Validation and iterative refinement through expert review: After multiple iterations, a standardized prompt template was developed and validated by pharmacology experts, ensuring that it consistently generated questions aligned with NBME standards. In addition, the pharmacology experts continuously reviewed the generated questions to identify specific areas for improvement, such as advising the AI to focus on particular drug-related topics or ensuring greater clinical relevance in the scenarios.
The IT expert revised the prompt and generated the subsequent series of questions.

After 12 iterations, the pharmacology experts confirmed the quality of the generated questions, and the refined prompt was adopted as the finalized standard. The standard prompt reads as follows (with brackets indicating the different medications to be assessed): ‘Can you provide an expert-level sample NBME question about the (mechanism of action, indication, OR side effect) of (drug) and furnish the correct answer along with a detailed explanation’?
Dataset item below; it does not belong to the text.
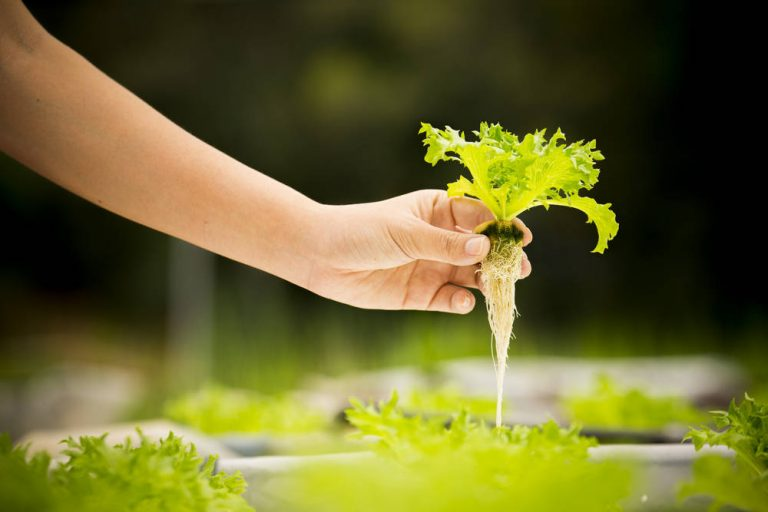 10 Reasons to Have Your Hydroponic Garden at Home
Step 3. Using the above prompt, we asked ChatGPT to generate a question for either the mechanism of action, indications, or side effects for each of these 10 medications. The mechanism of action, indications, and side effects topics were randomly selected to be assessed and evaluated for each medication.
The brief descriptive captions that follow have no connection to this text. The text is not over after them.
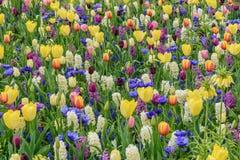 Multicolored tulpen, narzissen in de Tuinen van de lentekeukenhof Bloeiend bloembed Royalty-vrije Stock Afbeeldingen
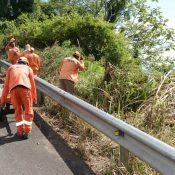 MOPC inicia trabajos de acondicionamiento carretera Casabito-Constanza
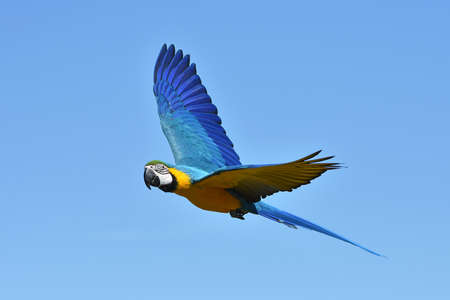 Blue and yellow Macaw in flight with blue skies in the background Standard-Bild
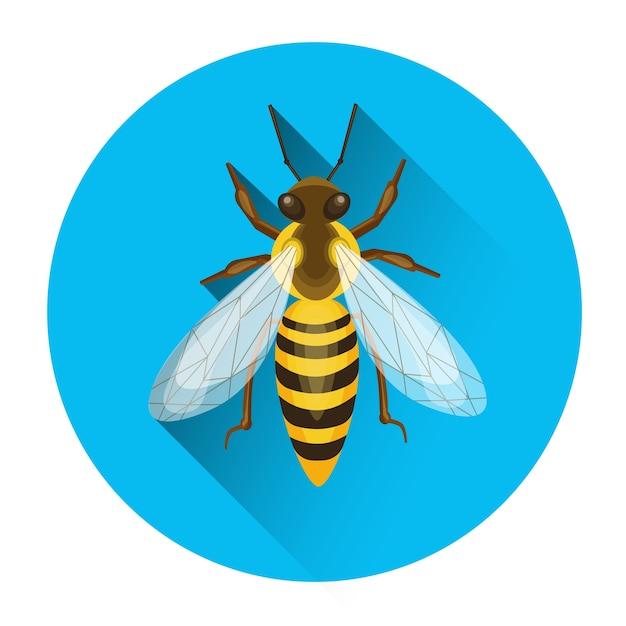 Пчела мед насекомые пасека иконка векторные иллюстрации Premium векторы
Step 4. The questions and answers generated by ChatGPT were assessed using a grading system that was created following the NBME Item-Writing Guide [11]. The NBME Item-Writing Guide provides the following specific criteria for writing clinical vignettes that are used to design USMLE Step exam questions [11]. We adapted the following criteria from the NBME Item-Writing Guide [11]:

Give the correct answer with a medically accurate explanation.
Question stem avoids describing the class of the drug in conjunction with the name of the drug in the drug.
The question applies foundational medical knowledge, rather than basic recall.
The clinical vignette is in complete sentence format.
The question can be answered without looking at multiple-choice options, referred to as the “cover-the-option” rule.
Avoid long or complex multiple-choice options.
Avoid using frequency terms within the clinical vignette, such as “often” or “usually”; instead, use “most likely” or “best indicated”.
Avoid “none of the above” in the answer choices.
Avoid nonparallel, inconsistent answer choices, ensuring all follow the same format and structure.
The clinical vignette avoids negatively phrased lead-ins, such as “except”.
The clinical vignette avoids general grammatical cues that can lead you to the correct answer, such as “an” at the end of the question stem, which would eliminate answer choices that begin with consonants.
Avoid grouped or collectively exhaustive answer choices. For instance, the answer choices are “a decrease in X”, “an increase in X”, and “no change in X”.
Avoid absolute terms, such as “always” and “never”, in the answer choices.
Avoid having the correct answer choice stand out. For example, this can happen when one of the answer choices is longer and more in-depth relative to the other answer choices.
Avoid repeated words or phrases in the clinical vignette that clue the correct answer choice.
Create a balanced distribution of key terms in the answer choices, ensuring none stand out as too similar or too different from the others. (NBME Item-Writing Guide).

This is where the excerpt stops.